Listing of scene-based questions:
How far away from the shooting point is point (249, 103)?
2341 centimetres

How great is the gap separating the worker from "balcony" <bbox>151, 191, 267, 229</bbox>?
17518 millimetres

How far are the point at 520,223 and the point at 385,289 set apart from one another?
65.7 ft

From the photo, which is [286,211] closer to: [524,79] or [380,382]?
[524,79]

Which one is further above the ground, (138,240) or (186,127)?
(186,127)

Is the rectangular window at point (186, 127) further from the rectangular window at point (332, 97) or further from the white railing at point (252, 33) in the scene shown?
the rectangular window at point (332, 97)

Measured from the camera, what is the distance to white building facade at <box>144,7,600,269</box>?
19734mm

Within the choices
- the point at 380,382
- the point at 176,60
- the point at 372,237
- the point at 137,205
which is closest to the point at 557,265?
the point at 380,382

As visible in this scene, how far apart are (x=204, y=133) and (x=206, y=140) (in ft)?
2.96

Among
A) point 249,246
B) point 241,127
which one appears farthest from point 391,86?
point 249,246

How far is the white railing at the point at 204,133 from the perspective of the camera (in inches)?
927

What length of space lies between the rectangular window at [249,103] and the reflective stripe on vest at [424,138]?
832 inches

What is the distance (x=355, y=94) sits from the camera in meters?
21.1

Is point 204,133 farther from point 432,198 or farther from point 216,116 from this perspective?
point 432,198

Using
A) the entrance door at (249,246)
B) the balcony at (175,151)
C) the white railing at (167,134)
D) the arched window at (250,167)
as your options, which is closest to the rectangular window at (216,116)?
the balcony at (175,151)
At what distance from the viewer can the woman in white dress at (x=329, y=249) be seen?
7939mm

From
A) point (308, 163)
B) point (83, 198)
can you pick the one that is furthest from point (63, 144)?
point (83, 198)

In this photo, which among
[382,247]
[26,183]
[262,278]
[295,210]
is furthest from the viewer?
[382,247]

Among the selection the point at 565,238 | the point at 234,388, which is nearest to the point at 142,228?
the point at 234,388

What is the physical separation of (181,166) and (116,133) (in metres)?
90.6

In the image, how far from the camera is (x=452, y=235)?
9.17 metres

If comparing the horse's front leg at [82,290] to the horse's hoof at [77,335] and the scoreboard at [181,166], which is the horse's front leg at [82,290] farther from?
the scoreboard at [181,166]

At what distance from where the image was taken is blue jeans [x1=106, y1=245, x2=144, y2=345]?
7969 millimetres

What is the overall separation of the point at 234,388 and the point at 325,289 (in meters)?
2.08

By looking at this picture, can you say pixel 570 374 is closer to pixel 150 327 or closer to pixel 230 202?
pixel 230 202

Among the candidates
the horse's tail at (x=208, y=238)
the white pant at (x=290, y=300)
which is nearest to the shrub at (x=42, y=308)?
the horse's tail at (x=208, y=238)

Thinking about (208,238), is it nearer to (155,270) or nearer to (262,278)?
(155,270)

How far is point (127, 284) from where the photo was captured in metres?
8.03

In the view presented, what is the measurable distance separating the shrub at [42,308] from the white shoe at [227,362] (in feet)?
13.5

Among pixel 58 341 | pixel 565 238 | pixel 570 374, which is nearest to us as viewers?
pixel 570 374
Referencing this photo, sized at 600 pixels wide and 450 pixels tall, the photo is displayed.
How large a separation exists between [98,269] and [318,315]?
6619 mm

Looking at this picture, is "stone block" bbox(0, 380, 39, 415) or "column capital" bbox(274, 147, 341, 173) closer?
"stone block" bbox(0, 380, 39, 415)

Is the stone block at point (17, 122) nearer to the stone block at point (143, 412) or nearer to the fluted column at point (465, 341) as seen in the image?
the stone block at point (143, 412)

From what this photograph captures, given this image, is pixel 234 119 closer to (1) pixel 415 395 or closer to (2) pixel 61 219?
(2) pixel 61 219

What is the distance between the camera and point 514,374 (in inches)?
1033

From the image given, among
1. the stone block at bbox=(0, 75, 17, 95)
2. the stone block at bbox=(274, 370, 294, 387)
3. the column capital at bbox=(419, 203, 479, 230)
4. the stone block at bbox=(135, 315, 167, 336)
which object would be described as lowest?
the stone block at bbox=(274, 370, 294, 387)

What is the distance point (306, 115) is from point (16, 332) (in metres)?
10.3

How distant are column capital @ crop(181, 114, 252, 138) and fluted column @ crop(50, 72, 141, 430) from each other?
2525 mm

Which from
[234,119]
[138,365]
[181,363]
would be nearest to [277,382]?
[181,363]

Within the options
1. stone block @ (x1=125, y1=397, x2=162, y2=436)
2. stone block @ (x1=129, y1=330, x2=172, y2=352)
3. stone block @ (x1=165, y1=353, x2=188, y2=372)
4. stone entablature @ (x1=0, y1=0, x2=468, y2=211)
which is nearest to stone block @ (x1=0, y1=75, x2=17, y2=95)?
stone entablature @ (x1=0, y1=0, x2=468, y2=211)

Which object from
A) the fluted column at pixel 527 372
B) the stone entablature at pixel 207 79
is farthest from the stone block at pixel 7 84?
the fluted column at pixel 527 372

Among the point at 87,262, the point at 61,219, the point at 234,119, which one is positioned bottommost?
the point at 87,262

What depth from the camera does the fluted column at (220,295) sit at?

▶ **GIVEN TASK**:
Reproduce the lines of the listing verbatim, from the line that contains "What is the distance point" through the end of the listing, including both ends.

▶ **ANSWER TO THIS PROBLEM**:
What is the distance point (306, 115) is from point (16, 332) (in metres)?
10.3

How distant are column capital @ crop(181, 114, 252, 138) and fluted column @ crop(50, 72, 141, 430) from each other?
2525 mm

Which from
[234,119]
[138,365]
[181,363]
would be nearest to [277,382]?
[181,363]

Within the options
1. stone block @ (x1=125, y1=397, x2=162, y2=436)
2. stone block @ (x1=129, y1=330, x2=172, y2=352)
3. stone block @ (x1=165, y1=353, x2=188, y2=372)
4. stone entablature @ (x1=0, y1=0, x2=468, y2=211)
which is nearest to stone block @ (x1=0, y1=75, x2=17, y2=95)?
stone entablature @ (x1=0, y1=0, x2=468, y2=211)

Which object from
A) the fluted column at pixel 527 372
B) the stone entablature at pixel 207 79
is farthest from the stone block at pixel 7 84?
the fluted column at pixel 527 372

Among the point at 87,262, the point at 61,219, the point at 234,119, which one is positioned bottommost?
the point at 87,262

What depth from the camera does the fluted column at (220,295) sit at?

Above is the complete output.